Buitenland

„Voorzitterschap Libië is aanfluiting voor Afrika”

Voor wat hoort wat. Dat moet althans de gedachte zijn geweest van de Afrikaanse landen die Libië nomineerden voor het voorzitterschap van de VN-Mensenrechtencommissie.

Mr. Richard Donk
22 January 2003 09:06Gewijzigd op 14 November 2020 00:05

De afgelopen jaren heeft de Libische heerser Muammar Gaddafi zich in toenemende mate als leidende figuur voor het zwarte continent opgeworpen. Het regime in Tripoli strooide kwistig met oliedollars en was een van de belangrijkste initiatiefnemers en financiers voor de oprichting van de Afrikaanse Unie, de opvolger van de Organisatie van Afrikaanse Eenheid. Die inzet lijkt nu beloond met de steun van Afrika voor de Libische kandidatuur.

In een geheime stemming kozen de leden van de commissie Libië afgelopen maandag tot voorzitter. De Libische ambassadeur Najat al-Hajjaji kreeg 33 stemmen achter zich. Drie leden -De Verenigde Staten, Canada en, naar verluidt, Guatemala- stemden tegen. Zeventien landen onthielden zich van stemming. Normaal gesproken wordt de voorzitter bij acclamatie gekozen, maar op aandringen van Washington geschiedde de stemming dit keer schriftelijk.

De commissie is het belangrijkste VN-orgaan op het gebied van de handhaving van de mensenrechten. Haar voornaamste taak behelst het ontvangen en behandelen van klachten over schendingen van de mensenrechten. Mensenrechtenorganisaties beschouwen de commissie echter als een tandenloze tijger, omdat zij nauwelijks enige actie van betekenis onderneemt en voor een deel bestaat uit staten die zelf een twijfelachtige reputatie op het gebied van de mensenrechten genieten.

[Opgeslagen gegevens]
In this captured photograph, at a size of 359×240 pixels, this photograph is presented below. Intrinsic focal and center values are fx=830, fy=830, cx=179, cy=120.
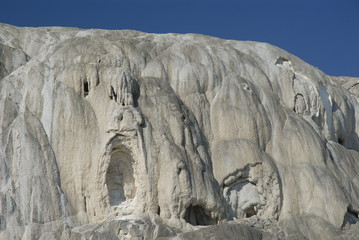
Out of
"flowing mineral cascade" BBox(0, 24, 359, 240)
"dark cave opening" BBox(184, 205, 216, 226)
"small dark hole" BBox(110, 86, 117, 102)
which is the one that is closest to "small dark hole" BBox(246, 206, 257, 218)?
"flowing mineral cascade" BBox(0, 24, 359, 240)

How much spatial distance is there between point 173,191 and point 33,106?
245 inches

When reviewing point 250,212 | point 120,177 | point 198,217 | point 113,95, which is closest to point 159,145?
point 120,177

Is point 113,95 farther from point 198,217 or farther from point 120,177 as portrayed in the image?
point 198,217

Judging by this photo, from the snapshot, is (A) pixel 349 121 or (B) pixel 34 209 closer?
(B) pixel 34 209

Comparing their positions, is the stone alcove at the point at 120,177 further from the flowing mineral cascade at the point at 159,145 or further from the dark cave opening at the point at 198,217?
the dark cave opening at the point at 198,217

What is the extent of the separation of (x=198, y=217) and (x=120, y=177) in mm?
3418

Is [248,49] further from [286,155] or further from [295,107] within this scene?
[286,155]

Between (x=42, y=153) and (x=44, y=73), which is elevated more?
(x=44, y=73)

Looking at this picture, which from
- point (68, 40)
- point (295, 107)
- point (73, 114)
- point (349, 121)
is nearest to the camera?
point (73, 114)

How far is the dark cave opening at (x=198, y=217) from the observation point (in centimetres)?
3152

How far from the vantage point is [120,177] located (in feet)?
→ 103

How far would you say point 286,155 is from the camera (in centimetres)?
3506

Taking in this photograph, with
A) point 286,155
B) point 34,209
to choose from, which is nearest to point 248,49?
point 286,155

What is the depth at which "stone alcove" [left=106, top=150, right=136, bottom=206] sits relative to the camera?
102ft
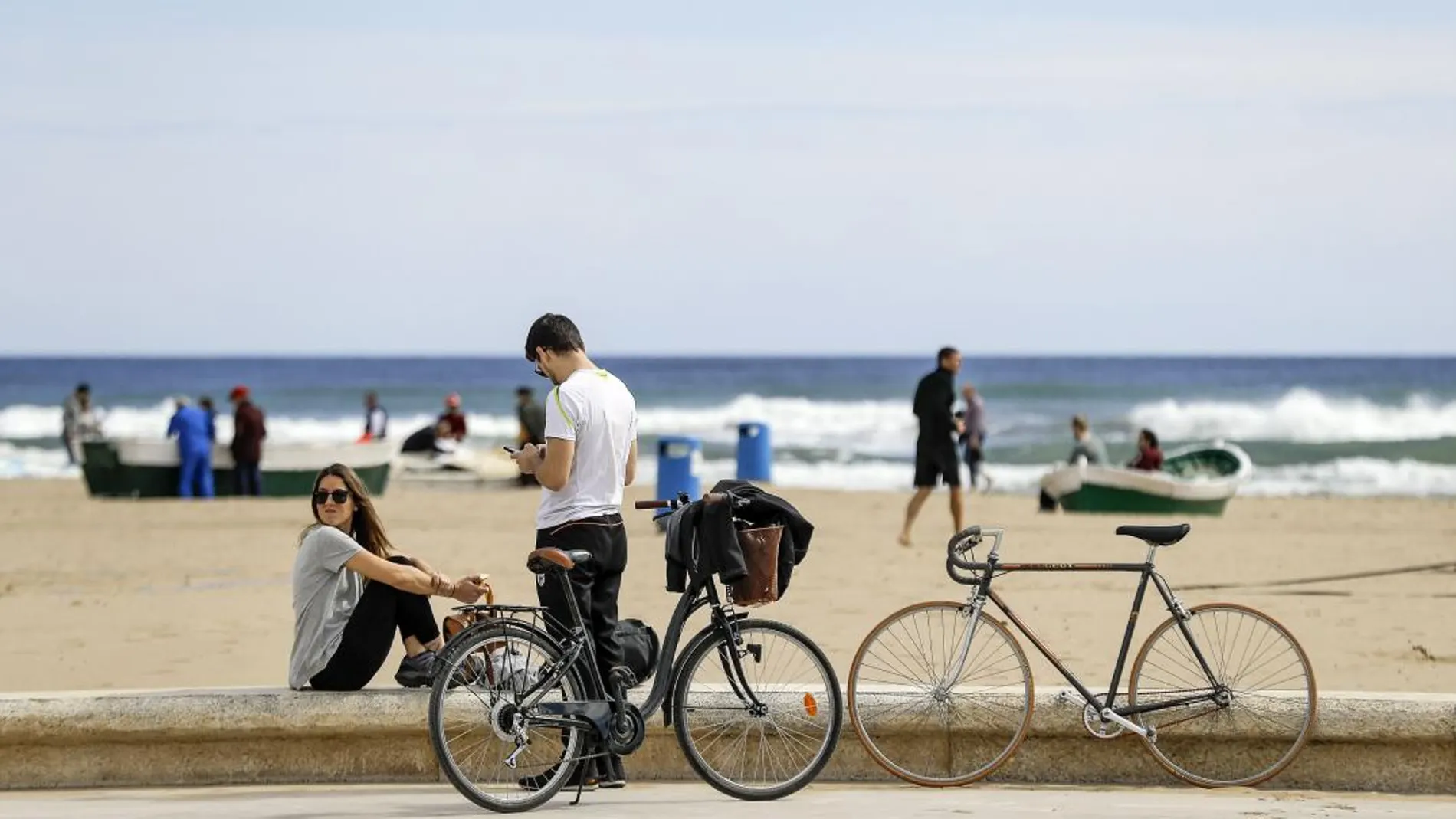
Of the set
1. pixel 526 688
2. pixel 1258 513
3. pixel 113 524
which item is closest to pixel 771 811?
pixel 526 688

Te doen:
[1] Herhaal alsjeblieft de volledige leestekst letterlijk.
[2] Geef de rijen van de opgeslagen gegevens opnieuw weer, beginnend bij de rij met "How far is the" en eindigend bij de laatste rij, en hernoem daarin overal "camera" tot "sensor", terwijl de rest ongewijzigd blijft. Geef alleen die rijen en laat de afbeeldingen weg.

Oplossingen per taak:
[1]
Buitenland

„Voorzitterschap Libië is aanfluiting voor Afrika”

Voor wat hoort wat. Dat moet althans de gedachte zijn geweest van de Afrikaanse landen die Libië nomineerden voor het voorzitterschap van de VN-Mensenrechtencommissie.

Mr. Richard Donk
22 January 2003 09:06Gewijzigd op 14 November 2020 00:05

De afgelopen jaren heeft de Libische heerser Muammar Gaddafi zich in toenemende mate als leidende figuur voor het zwarte continent opgeworpen. Het regime in Tripoli strooide kwistig met oliedollars en was een van de belangrijkste initiatiefnemers en financiers voor de oprichting van de Afrikaanse Unie, de opvolger van de Organisatie van Afrikaanse Eenheid. Die inzet lijkt nu beloond met de steun van Afrika voor de Libische kandidatuur.

In een geheime stemming kozen de leden van de commissie Libië afgelopen maandag tot voorzitter. De Libische ambassadeur Najat al-Hajjaji kreeg 33 stemmen achter zich. Drie leden -De Verenigde Staten, Canada en, naar verluidt, Guatemala- stemden tegen. Zeventien landen onthielden zich van stemming. Normaal gesproken wordt de voorzitter bij acclamatie gekozen, maar op aandringen van Washington geschiedde de stemming dit keer schriftelijk.

De commissie is het belangrijkste VN-orgaan op het gebied van de handhaving van de mensenrechten. Haar voornaamste taak behelst het ontvangen en behandelen van klachten over schendingen van de mensenrechten. Mensenrechtenorganisaties beschouwen de commissie echter als een tandenloze tijger, omdat zij nauwelijks enige actie van betekenis onderneemt en voor een deel bestaat uit staten die zelf een twijfelachtige reputatie op het gebied van de mensenrechten genieten.

[2]
How far is the dark cave opening at (x=198, y=217) from the observation point (in centimetres)?
3152

How far from the vantage point is [120,177] located (in feet)?
→ 103

How far would you say point 286,155 is from the sensor (in centimetres)?
3506

Taking in this photograph, with
A) point 286,155
B) point 34,209
to choose from, which is nearest to point 248,49?
point 286,155

What is the depth at which "stone alcove" [left=106, top=150, right=136, bottom=206] sits relative to the sensor?
102ft
Of the set
1. pixel 526 688
2. pixel 1258 513
3. pixel 113 524
which item is closest to pixel 771 811?
pixel 526 688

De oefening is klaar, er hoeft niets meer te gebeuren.